Momentum Pseudo-Labeling for Semi-Supervised Speech Recognition
This work addresses inefficiencies in pseudo-labeling for semi-supervised ASR, offering a scalable solution for scenarios with limited labeled data or domain shifts, though it is incremental as it builds on existing methods like mean teacher.
The paper tackles the problem of inefficient pseudo-labeling in semi-supervised speech recognition by proposing momentum pseudo-labeling (MPL), which uses online and offline models to interact and learn from each other, resulting in improved ASR performance as demonstrated in experiments with varying data amounts and domain mismatches.

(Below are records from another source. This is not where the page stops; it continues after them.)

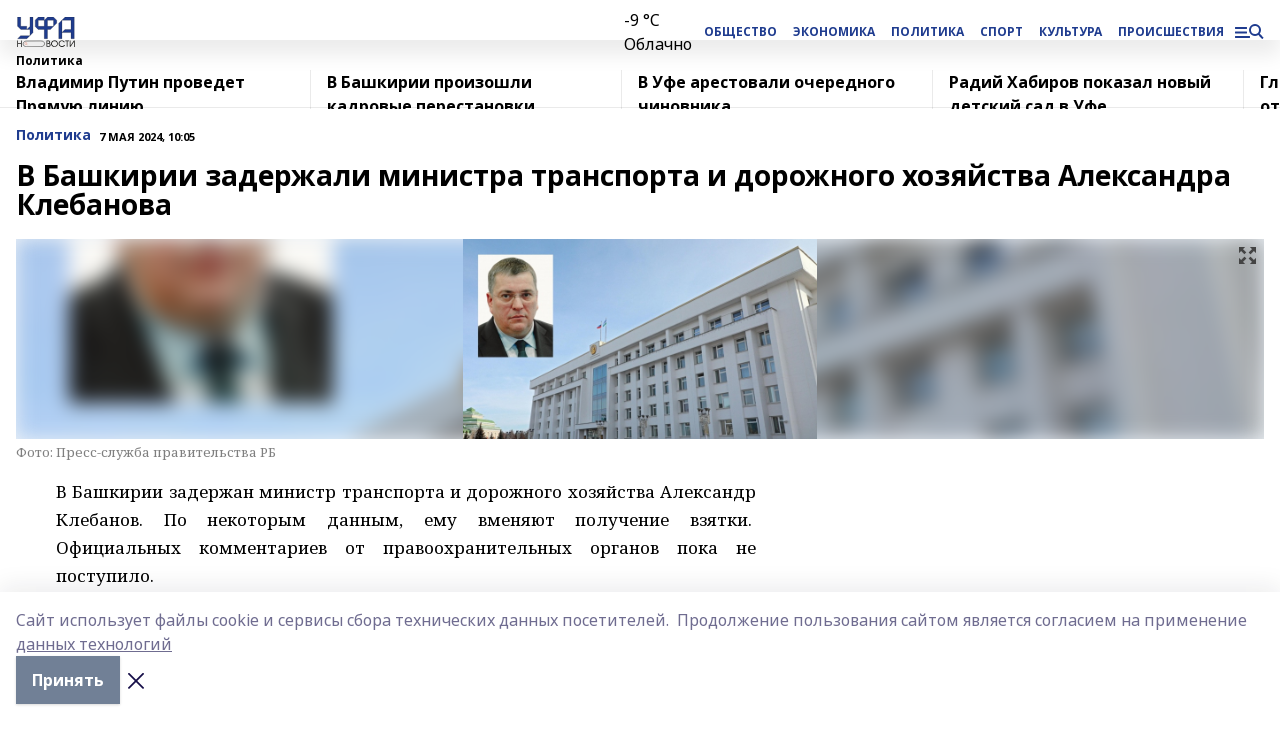

--- FILE ---
content_type: image/svg+xml
request_url: https://api.bashinform.ru/attachments/8cab5e5b0f726e233709bb84aef039d18c341d42/store/82032dcac815f469c4ac63c3ce87ff2ddff81c07f284f5fa005fae33535c/logo-ufa-news_3.svg
body_size: 3399
content:
<?xml version="1.0" encoding="UTF-8"?>
<svg id="Layer_1" data-name="Layer 1" xmlns="http://www.w3.org/2000/svg" width="80" height="40" viewBox="0 0 116.2 60.45">
  <defs>
    <style>
      .cls-1 {
        fill: #1f3c8f;
      }

      .cls-1, .cls-2 {
        stroke: #1d1d1b;
      }

      .cls-1, .cls-2, .cls-3 {
        stroke-miterlimit: 10;
      }

      .cls-1, .cls-3 {
        stroke-width: .5px;
      }

      .cls-2, .cls-3 {
        fill: none;
      }

      .cls-4 {
        fill: #1d1d1b;
      }

      .cls-3 {
        stroke: #e74324;
      }
    </style>
  </defs>
  <path class="cls-2" d="M55.2,54.05c0,3.7-3.4,5.7-7.9,5.7l-28,.2c-4.5,0-7.3-2.2-7.3-5.8s3-5.7,7.5-5.7l28-.2c4.4-.1,7.7,2.1,7.7,5.8Z"/>
  <path class="cls-4" d="M0,47.25h1.7v5.5h6v-5.5h1.7v13h-1.7v-5.9H1.7v5.9H0v-13Z"/>
  <path class="cls-4" d="M59,47.25h2.9c1.6,0,2.7.3,3.5.8s1.1,1.4,1.1,2.6c0,.6-.1,1.2-.3,1.6-.2.4-.6.8-1.1,1,.8.3,1.3.7,1.7,1.2.3.5.5,1.2.5,2,0,1.3-.4,2.2-1.2,2.8-.8.6-2.1.9-3.8.9h-3.3v-12.9ZM62.8,52.65c.7,0,1.2-.2,1.5-.5s.5-.8.5-1.4c0-.7-.2-1.2-.6-1.5s-1.2-.4-2.2-.4h-1.4v3.8h2.2ZM62.2,58.65c1.2,0,2-.2,2.6-.5.5-.3.8-.9.8-1.7,0-.7-.2-1.3-.7-1.7-.5-.4-1.1-.6-2-.6h-2.3v4.5s1.6,0,1.6,0Z"/>
  <path class="cls-4" d="M69,51.05c.4-.8.9-1.5,1.5-2.1s1.3-1.1,2.2-1.4c.8-.4,1.7-.5,2.7-.5.9,0,1.8.2,2.6.5.8.4,1.5.8,2.1,1.4s1.1,1.3,1.4,2.1c.4.8.5,1.7.5,2.6s-.2,1.8-.5,2.6c-.4.8-.8,1.5-1.5,2.1-.6.6-1.3,1.1-2.2,1.4-.8.4-1.7.5-2.6.5s-1.8-.2-2.7-.5c-.8-.4-1.6-.8-2.2-1.4s-1.1-1.3-1.5-2.1c-.4-.8-.5-1.7-.5-2.6.2-.9.4-1.7.7-2.6ZM70.6,55.75c.3.6.6,1.2,1.1,1.6.5.5,1,.8,1.6,1.1.6.3,1.3.4,2,.4s1.4-.1,2-.4,1.2-.6,1.6-1.1c.5-.5.8-1,1.1-1.6.3-.6.4-1.3.4-2s-.1-1.4-.4-2-.6-1.2-1.1-1.6c-.5-.5-1-.8-1.6-1.1-.6-.3-1.3-.4-2-.4s-1.3.1-2,.4c-.6.3-1.2.6-1.6,1.1-.5.5-.8,1-1.1,1.6-.3.6-.4,1.3-.4,2s.1,1.3.4,2Z"/>
  <path class="cls-4" d="M96.3,56.75c-.3.6-.7,1.1-1.1,1.6s-.9.8-1.4,1.2c-.5.3-1,.6-1.6.7-.6.2-1.2.2-1.9.2-1,0-1.9-.2-2.7-.5-.8-.3-1.5-.8-2.2-1.4-.6-.6-1.1-1.3-1.4-2.1-.4-.8-.5-1.7-.5-2.6s.2-1.8.5-2.6c.3-.8.8-1.5,1.4-2.1s1.3-1.1,2.1-1.4c.8-.3,1.7-.5,2.6-.5.7,0,1.3.1,1.9.3.6.2,1.2.4,1.7.7.5.3,1,.7,1.4,1.2s.7,1,1,1.6h-1.9c-.5-.7-1.1-1.3-1.7-1.6-.5-.7-1.3-.9-2.2-.9-.7,0-1.4.1-2,.4s-1.2.6-1.6,1.1-.8,1-1.1,1.6c-.3.6-.4,1.3-.4,2s.1,1.4.4,2,.6,1.2,1.1,1.6c.5.5,1,.8,1.6,1.1.6.3,1.3.4,2,.4.8,0,1.6-.2,2.2-.5s1.3-.9,1.9-1.6h1.9v.1Z"/>
  <path class="cls-4" d="M99.9,48.75h-2.8v-1.5h7.2v1.5h-2.8v11.4h-1.7v-11.4h.1Z"/>
  <path class="cls-4" d="M105.8,47.25h1.7v10.3l7-10.3h1.7v13h-1.7v-10.4l-7,10.3h-1.7v-12.9Z"/>
  <ellipse class="cls-3" cx="17.5" cy="53.35" rx="2" ry="2.1"/>
  <line class="cls-3" x1="19.1" y1="54.95" x2="21.1" y2="57.05"/>
  <path class="cls-1" d="M19.5,18.85v6.2H7.1L.9,18.85V.25h6.2v18.6s12.4,0,12.4,0ZM25.7,37.55l-6.2,6.2H.8l6.3-6.2h18.6ZM31.9.25v31.1l-6.2,6.2v-12.4h-6.2l6.2-6.2V.25h6.2Z"/>
  <path class="cls-1" d="M79.6,6.45v6.2l-6.2,6.2V6.45h-12.4v12.4h12.4l-6.2,6.2h-6.2v18.6h-6.2v-18.5h-12.4l-6.2-6.2V6.45L42.4.25h12.4v6.2h-12.4v12.4h12.4V6.45L61,.25h12.4l6.2,6.2Z"/>
  <path class="cls-1" d="M90.1,43.75h-6.2V12.65l6.2-6.2v37.3ZM114.9.25v43.5h-6.2v-12.4h-18.6l6.2-6.2h12.4V6.45h-18.6l6.2-6.2h18.6Z"/>
</svg>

Pseudo-labeling (PL) has been shown to be effective in semi-supervised automatic speech recognition (ASR), where a base model is self-trained with pseudo-labels generated from unlabeled data. While PL can be further improved by iteratively updating pseudo-labels as the model evolves, most of the previous approaches involve inefficient retraining of the model or intricate control of the label update. We present momentum pseudo-labeling (MPL), a simple yet effective strategy for semi-supervised ASR. MPL consists of a pair of online and offline models that interact and learn from each other, inspired by the mean teacher method. The online model is trained to predict pseudo-labels generated on the fly by the offline model. The offline model maintains a momentum-based moving average of the online model. MPL is performed in a single training process and the interaction between the two models effectively helps them reinforce each other to improve the ASR performance. We apply MPL to an end-to-end ASR model based on the connectionist temporal classification. The experimental results demonstrate that MPL effectively improves over the base model and is scalable to different semi-supervised scenarios with varying amounts of data or domain mismatch.